7. Einige Medikamente: Bestimmte Medikamente wie Nitrate, Kalziumantagonisten, Beta-Adrenoblocker, anticholinerge Medikamente und bestimmte Antidepressiva können Reflux verursachen.

Neben diesen Ursachen kann gastroösophagealer Reflux auch auf andere Faktoren zurückzuführen sein. Wenn Sie GER-Symptome haben, ist es wichtig, einen Arzt aufzusuchen, um eine genaue Diagnose zu erhalten und eine geeignete Behandlung zu verschreiben.

Diagnose von gastroösophagealem Reflux

Bei Verdacht auf gastroösophagealen Reflux führt der Arzt eine qualitative und quantitative Bestimmung der Symptome durch, die auf diese Störung hinweisen können, einschließlich Sodbrennen, Aufstockung der Nahrung, Schmerzen und Beschwerden im Brust- und Bauchbereich. Der Arzt befragt den Patienten auch nach der Häufigkeit und Intensität der Symptome.

Um GER zu diagnostizieren, werden häufig Werkzeuge verwendet, mit denen Sie das Vorhandensein oder Fehlen von Reflux genauer bestimmen können. Dazu gehören die Ösophagogastroduodenoskopie (EGDS), die 24-Stunden-Multifunktions-Impedanzmanometrie und andere Methoden.

Ösophagogastroduodenoskopie (EGDS) - dies ist ein Verfahren, bei dem eine visuelle Untersuchung der Speiseröhre, des Magens und des Zwölffingerdarms mit einem Endoskop durchgeführt wird. Dies ermöglicht es Ihnen, das Vorhandensein von Entzündungen und Magengeschwüren der Schleimhaut zu erkennen und den funktionellen Zustand der Organe des Verdauungssystems zu beurteilen.
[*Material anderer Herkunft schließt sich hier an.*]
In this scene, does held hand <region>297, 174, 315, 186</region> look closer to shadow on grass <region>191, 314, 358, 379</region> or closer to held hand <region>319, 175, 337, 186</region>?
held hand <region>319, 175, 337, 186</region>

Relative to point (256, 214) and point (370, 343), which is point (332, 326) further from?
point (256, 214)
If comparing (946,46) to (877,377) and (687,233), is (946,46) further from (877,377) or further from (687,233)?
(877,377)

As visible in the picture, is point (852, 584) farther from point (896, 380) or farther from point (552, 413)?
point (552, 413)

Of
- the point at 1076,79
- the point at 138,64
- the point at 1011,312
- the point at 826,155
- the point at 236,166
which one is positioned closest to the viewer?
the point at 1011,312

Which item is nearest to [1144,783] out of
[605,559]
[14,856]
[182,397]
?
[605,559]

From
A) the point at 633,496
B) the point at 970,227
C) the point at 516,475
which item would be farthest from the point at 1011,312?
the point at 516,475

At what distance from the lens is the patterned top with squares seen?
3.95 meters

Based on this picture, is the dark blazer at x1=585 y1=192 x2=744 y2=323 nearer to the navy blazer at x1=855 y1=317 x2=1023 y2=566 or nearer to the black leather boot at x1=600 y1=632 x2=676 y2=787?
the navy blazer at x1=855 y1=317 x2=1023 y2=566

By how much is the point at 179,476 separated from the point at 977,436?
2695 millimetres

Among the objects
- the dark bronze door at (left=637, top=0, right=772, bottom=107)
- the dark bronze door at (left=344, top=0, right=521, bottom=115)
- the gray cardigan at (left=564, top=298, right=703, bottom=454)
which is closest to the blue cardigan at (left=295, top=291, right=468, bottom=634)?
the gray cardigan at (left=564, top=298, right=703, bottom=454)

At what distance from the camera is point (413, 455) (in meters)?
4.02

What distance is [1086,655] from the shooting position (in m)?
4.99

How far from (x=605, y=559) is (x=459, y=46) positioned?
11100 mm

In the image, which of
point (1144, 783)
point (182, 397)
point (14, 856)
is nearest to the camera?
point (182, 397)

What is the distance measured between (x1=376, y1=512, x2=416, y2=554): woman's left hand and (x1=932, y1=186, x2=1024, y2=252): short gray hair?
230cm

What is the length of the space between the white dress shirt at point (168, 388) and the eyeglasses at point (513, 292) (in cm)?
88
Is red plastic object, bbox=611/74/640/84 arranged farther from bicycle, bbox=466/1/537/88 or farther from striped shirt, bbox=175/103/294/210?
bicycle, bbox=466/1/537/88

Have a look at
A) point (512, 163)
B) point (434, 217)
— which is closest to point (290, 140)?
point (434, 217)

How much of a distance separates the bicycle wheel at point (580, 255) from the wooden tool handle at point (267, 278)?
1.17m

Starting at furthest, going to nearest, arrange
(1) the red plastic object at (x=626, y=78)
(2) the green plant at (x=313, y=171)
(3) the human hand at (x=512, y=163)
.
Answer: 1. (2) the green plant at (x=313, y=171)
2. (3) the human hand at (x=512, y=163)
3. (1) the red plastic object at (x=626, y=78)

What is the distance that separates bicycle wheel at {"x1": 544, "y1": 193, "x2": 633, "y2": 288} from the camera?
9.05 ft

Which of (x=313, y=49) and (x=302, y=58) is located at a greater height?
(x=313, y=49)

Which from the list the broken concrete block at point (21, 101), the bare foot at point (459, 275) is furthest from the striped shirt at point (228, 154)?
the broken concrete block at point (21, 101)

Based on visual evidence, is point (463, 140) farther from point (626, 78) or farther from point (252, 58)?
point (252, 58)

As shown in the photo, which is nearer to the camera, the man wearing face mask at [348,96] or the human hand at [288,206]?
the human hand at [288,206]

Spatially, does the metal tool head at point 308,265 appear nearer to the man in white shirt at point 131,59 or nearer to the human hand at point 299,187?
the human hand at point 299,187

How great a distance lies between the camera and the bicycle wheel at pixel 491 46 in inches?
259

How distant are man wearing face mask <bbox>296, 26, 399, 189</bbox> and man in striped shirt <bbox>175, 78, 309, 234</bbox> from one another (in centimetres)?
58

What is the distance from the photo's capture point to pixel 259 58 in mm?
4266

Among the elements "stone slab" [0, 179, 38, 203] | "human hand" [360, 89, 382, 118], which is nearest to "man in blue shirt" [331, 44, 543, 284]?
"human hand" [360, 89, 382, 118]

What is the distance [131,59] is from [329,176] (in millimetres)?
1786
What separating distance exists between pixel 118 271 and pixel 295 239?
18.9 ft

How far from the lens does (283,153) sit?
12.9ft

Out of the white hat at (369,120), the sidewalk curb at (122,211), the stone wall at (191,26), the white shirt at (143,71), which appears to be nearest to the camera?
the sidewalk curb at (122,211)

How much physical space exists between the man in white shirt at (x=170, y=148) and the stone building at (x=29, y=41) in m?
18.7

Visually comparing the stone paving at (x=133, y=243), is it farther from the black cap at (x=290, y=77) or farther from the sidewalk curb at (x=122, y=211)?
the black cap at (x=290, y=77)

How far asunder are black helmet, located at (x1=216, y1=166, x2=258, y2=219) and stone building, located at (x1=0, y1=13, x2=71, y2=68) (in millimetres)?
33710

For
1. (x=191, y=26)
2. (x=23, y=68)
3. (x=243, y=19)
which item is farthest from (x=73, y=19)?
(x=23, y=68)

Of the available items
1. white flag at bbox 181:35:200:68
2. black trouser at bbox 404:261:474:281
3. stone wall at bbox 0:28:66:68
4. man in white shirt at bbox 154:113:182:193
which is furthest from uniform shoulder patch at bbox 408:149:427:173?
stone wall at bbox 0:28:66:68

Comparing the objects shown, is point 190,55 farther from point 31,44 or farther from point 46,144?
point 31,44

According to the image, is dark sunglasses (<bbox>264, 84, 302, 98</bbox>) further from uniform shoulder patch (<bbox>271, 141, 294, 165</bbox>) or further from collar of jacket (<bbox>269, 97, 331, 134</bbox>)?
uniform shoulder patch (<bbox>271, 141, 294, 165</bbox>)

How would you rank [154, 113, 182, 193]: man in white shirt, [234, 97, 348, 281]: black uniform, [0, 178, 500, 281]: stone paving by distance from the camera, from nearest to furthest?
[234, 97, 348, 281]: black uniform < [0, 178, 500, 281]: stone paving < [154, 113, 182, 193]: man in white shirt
24-stunden-Multifunktions-Impedanzmanometer hilft, den Druck und die Massenbewegung der Speiseröhre zu messen und das Vorhandensein und die Häufigkeit von Reflux zu bestimmen. Während dieses Verfahrens wird dem Patienten eine bestimmte Anzahl von Elektroden und Manometern auf den Körper aufgetragen, die die Daten innerhalb von 24 Stunden aufzeichnen. Diese Informationen helfen dem Arzt, das Vorhandensein von Reflux und seinen Eigenschaften zu bestimmen.

Andere diagnostische Methoden umfassen pH-Metrie, Röntgenuntersuchungen der Speiseröhre, Computertomographie (CT) usw.

Eine genaue Diagnose von gastroösophagealem Reflux ermöglicht es Ihnen, dem Patienten die wirksamste und individuellste Behandlung zu verschreiben und mögliche Komplikationen zu verhindern.